**Stated problem:** Can you continue the forum thread on importing GeoTIFF rasters into DSS with Vortex from the point where it stops?

**Quoted text:**
=====

I am thankful for any help!

tombrauer commented 2 years ago

Hello @steezbert - thanks for reaching out.

Vortex can read ASC and GeoTIFF rasters. For a few commonly used data sources, e.g. PRISM and QPF, we have added parsing logic that extracts start and end times from the file name and applies them to the DSS record that is generated. For non-standardized datasets, as yours appears to be, you will have to implement logic to explicitly set start time and end time for each gridded record, as you have done in your scripts.

I did some testing on your single-import script and everything worked to my expectations. From looking at your batch import script, I am not sure that import is happening inside of the for loop. If you would like to send a few of your *.tif files for me to test, I will take a look.

I like your suggestion for more documentation on the write options that are available. I will try to add documentation that covers the options in more detail.

steezbert commented 2 years ago

Hey @tombrauer - thanks for your quick reply.

Putting the import into the loop might help. I will do some more testing tomorrow, it's been a long day. Attached you find some single layer GeoTiffs and one raster stack GeoTiff for testings.

Thanks for your help!

Test_Data.zip

EDIT: Forgot to mention. I am pre processing the data with R and can name the files what ever I want.

danhamill commented 2 years ago

@steezbert I believe the batch processing jython tools are designed to populate part D and partE for you. If you specify those values from your jython script, it makes sense it will overwrite each record. I use write_options to specify static portions of the dss path names (e.g., partA, partB, partC, partF, units, dataType).

From testing I have found file paths in this structure will be correctly parsed by vortex

precip_<beginTime>_<endTime>.tif

where beginTime and endTime is formatted following ISO format.

I tried other prefixes, but have only had success with precip. You can set partC in write_options for the expected HMS variable name.

Since I saw your issue from pydsstools, I also want to note you need to initialize a version 6 output dss file before you process with vortex. Vortex will create a version 7 file if it does already exist.

=====

**Dataset records:**
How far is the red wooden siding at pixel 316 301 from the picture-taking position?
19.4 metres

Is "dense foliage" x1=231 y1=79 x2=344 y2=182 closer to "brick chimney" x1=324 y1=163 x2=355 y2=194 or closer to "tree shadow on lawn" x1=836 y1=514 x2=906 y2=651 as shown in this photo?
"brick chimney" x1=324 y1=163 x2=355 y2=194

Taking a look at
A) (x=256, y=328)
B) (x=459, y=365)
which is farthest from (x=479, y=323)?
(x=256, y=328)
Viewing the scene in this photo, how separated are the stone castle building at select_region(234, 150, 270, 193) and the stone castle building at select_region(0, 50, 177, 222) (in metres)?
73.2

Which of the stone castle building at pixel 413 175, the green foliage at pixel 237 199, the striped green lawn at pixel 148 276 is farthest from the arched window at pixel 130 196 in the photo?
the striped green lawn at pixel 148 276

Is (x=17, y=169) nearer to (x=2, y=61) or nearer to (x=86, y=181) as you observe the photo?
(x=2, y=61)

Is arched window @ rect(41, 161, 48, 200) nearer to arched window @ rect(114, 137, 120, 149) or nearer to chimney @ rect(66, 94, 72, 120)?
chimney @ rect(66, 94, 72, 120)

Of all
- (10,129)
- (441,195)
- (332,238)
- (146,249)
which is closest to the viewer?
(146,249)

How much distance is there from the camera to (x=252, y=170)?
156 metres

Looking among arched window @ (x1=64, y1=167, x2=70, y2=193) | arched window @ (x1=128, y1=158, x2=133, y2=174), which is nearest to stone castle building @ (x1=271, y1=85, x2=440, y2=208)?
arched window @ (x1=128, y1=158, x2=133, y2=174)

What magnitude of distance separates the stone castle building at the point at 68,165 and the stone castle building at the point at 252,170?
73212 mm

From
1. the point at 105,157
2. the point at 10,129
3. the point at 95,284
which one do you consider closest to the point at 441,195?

=====

**Result:**
steezbert commented 2 years ago

Hey @danhamill,

thank you for the tip with the file names! I will test that later. Found out how to use write options to set every pathname:

`

from mil.army.usace.hec.vortex.io import BatchImporter
from mil.army.usace.hec.vortex.geo import WktFactory
from mil.army.usace.hec.vortex import Options

from glob import glob
from os import path
from datetime import datetime, timedelta

in_files = glob(r'D:/PATH/*.tif')

#variable name = file name #file names look like this "TS_20170630_1435.tif"
variables = [path.basename(file) for file in in_files]
variables = [str.split(var, ".")[0] for var in variables]

destination = 'D:/PATH/RADOLAN.dss'

#time stamp as datetime
time_stamp_time = [datetime.strptime(variable, "TS_%Y%m%d_%H%M") for variable in variables]
#start time as datetime
start_time_time = [time - timedelta(minutes=5) for time in time_stamp_time]
#time stamp as formatted string
time_stamp = [tst.strftime("%d%b%Y:%H%M").upper() for tst in time_stamp_time]
#start time as formatted string
start_time = [stt.strftime("%d%b%Y:%H%M").upper() for stt in start_time_time]

#adjust time stamp to 2400 the day before if it is 0000
date = [str.split(st, ":")[0] for st in start_time]
time = [str.split(ts, ":")[1] for ts in time_stamp]
time = ["2400" if t=="0000" else t for t in time]
time_stamp_dss = [d + ":" + t for d,t in zip(date, time)]

for i in range(0, len(variables)):
    write_options = Options.create()
    write_options.add('partA', 'UTM33N')
    write_options.add('partB', 'Sachsen_Kemnitz')
    write_options.add('partC', 'PRECIPITATION')
    write_options.add('partD', start_time[i])
    write_options.add('partE', time_stamp_dss[i])
    write_options.add('partF', 'RADOLAN')
    write_options.add('dataType', 'PER-CUM')
    write_options.add('units', 'MM')

    in_file = [in_files[i]]
    variable = [variables[i]]

    myImport = BatchImporter.builder() \
        .inFiles(in_file) \
        .variables(variable) \
        .destination(destination) \
        .writeOptions(write_options) \
        .build()

    myImport.process()

`

Batching GeoTiffs works fine now, so thank you for all the help. Only thing even better would be raster stack GeoTiff functionality, maybe one day.

danhamill commented 2 years ago

+1 for the suggestion to allow for processing a list of raster's using a list of write options. I like the idea of being able to specify each grid path name with out having to find a way to have vortex determine the timestamps.

The code you shared imports on a grid-by-grid basis, which requires a JVM instance for grid. Vortex is designed to read all grids into memory, then process them in parallel.

tombrauer commented 2 years ago

@steezbert I added Batch Import Options documentation that enumerates all of the geoprocessing and write options available when using the batch importer. I also added Raster Filename Parsing documentation that describes what to expect from filename parsing, including date parsing.

I created a new release v0.10.25 that should simplify the logic for your *.tif import example. Namely, you don't have to pass the variable names argument and you don't have to provide partD and partE args provided you follow the date conventions in the documentation linked above.

The script I tested looks like this:

from mil.army.usace.hec.vortex.io import BatchImporter
from mil.army.usace.hec.vortex.geo import WktFactory

from glob import glob

in_files = glob(r'C:/Temp/Test_Data/*.tif')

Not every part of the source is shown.